By Steve Gorman
LOS ANGELES (Reuters) – The Russian-born wife of the California man accused of supplying guns used by another couple who killed 14 people in San Bernardino pleaded guilty on Thursday to federal immigration fraud charges, the U.S. Attorney’s Office said.
Mariya Chernykh, 26, became the second person convicted in an immigration fraud scheme linked to the December 2015 massacre by Syed Rizwan Farook and his Pakistani-born wife, Tashfeen Malik, who authorities said were inspired by Islamic extremism.
The man she admitted paying to marry her, Enrique Marquez Jr., is charged with furnishing two assault rifles used in the shooting rampage by Farook, a U.S. native of Pakistani descent, and Malik, whom he married in 2014 in Saudi Arabia.
The couple were killed in a gunfight with police four hours after the massacre.
Marquez also is accused of having plotted with Farook to stage similar shooting attacks in the suburbs east of Los Angeles in 2011 and 2012 that were never carried out. He is scheduled to go on trial on Sept. 26.
Farook’s brother, Syed Raheel Farook, 31, pled guilty to a single count of conspiracy to commit fraud earlier this month, admitting that he lied on immigration forms that paved the way for Chernykh, his wife’s sister, to engage in a fraudulent marriage to Marquez.
Chernykh, a Russian citizen, pled guilty to charges of conspiracy, perjury and making false statements, and now faces a maximum penalty of 20 years in prison and a $1 million fine when she is sentenced in November, according to a statement by the U.S. Attorney’s Office in Los Angeles. Her would-be brother-in-law, Raheel Farook, could receive up to five years in prison.
His wife, Tatiana Farook, a third defendant in the immigration fraud case, is slated to go on trial in March.

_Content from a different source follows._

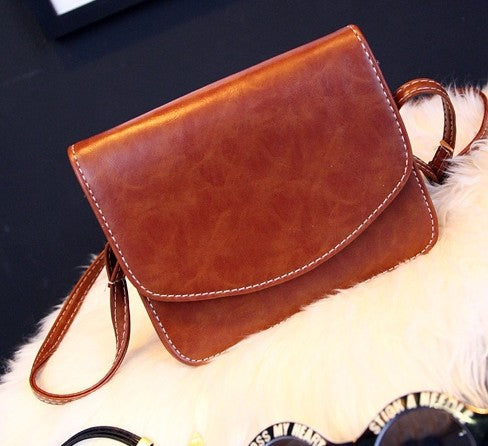 Stereotyped Bag Shoulder Diagonal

The slaying of Rizwan’s Farook’s co-workers at a holiday office party on Dec. 2, 20015, ranks as one of the deadliest attacks by Islamist militants in the United States since the Sept. 11, 2001, al Qaeda attacks on New York and Washington.
In addition to acknowledging in court on Thursday that she falsified immigration documents and paid Marquez to participate in the sham marriage, Chernykh admitted making false statements to federal investigators in the immediate aftermath of the San Bernardino attack, authorities said.